Ceneco exec welcomes House inquiry, calls for review of Epira

NEGROS. Ceneco president Jojit Yap calls on Congress to review the Electric Power Industry Reform Act claiming that the law failed to protect electricity consumers. (Erwin P. Nicavera photo)

AS she welcomed the move of some congressmen to push for a House

inquiry on the increasing power rates of electric cooperatives, Central Negros Electric Cooperative (Ceneco) president Jojit Yap is calling on Congress to also review the Electric Power Industry Reform Act (Epira).

Yap said a Congressional inquiry is just appropriate and lawmakers should look at the issues and concerns affecting the electric cooperatives by reviewing the Epira law.

The law should be abolished as it has failed to protect electricity consumers, she said.

For the Ceneco official, Epira should be junked because the law has paved the way for the privatization of many electric cooperatives.

It even made prices of electricity too costly for ordinary consumers as many electric cooperatives are at the mercy of exorbitant rates from the spot market, Yap said.

She claimed that the debts incurred by the National Power Corp. and other utilities that were privatized were passed on to the consumers.

"In fact, we are still paying these debts until now," Yap lamented.

Instead of nationalizing and subsidizing the power industry, Yap said Epira law has put the industry under the control of private investors thereby controlling the generation, distribution and transmission of electricity.

In effect, controlling also the prices, she said.

"The Epira law was implemented in 2001. For 20 years now, it has just

become a burden to the Filipino consumers," Yap said, adding that good for those who established solar farms as they are subsidized by the

government.

"But sad to say, that subsidy is passed on to the consumers," she also said.
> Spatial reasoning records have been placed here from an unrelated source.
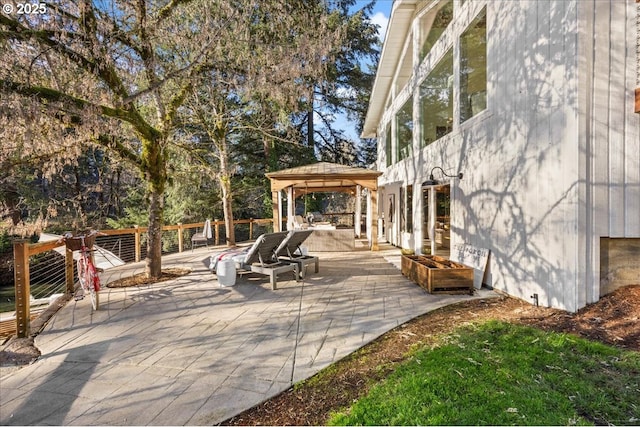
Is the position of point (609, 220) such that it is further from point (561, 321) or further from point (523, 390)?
point (523, 390)

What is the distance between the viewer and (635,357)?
2979 millimetres

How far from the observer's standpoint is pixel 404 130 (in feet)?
38.2

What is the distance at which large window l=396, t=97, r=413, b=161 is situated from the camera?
10745mm

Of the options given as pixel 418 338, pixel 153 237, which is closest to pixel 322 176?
pixel 153 237

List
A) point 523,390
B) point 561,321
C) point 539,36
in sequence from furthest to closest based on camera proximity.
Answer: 1. point 539,36
2. point 561,321
3. point 523,390

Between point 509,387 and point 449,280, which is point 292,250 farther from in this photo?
point 509,387

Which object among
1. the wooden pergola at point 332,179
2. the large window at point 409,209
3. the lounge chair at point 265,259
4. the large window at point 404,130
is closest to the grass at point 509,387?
the lounge chair at point 265,259

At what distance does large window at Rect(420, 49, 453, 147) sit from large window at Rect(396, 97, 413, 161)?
130cm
Negros Occidental Third District Representative Francisco Benitez and four other congressmen in Negros and Panay Islands namely Genaro Alvarez Jr. (Sixth District of Negros Occidental), Lorenz Defensor (Third District, Iloilo), Michael Gorriceta (Second District, Iloilo), and Julienne Baronda (Lone District of Iloilo) earlier introduced Resolution No. 2206 dated September 13, 2021.

Backed by most of the solons belonging to the Visayan bloc, the resolution is seeking an inquiry on the unabated increases in power cost among distribution utilities in Negros Occidental and Iloilo.

For Yap, it's a welcome move on the part of Ceneco and other electric

cooperatives.

Yap said the inquiry will allow lawmakers to conduct an investigation on the situation of electric cooperatives and possibly intervene with the National Electrification Administration (NEA), Energy Regulatory Commission (ERC) and Wholesale Electricity Spot Market (Wesm).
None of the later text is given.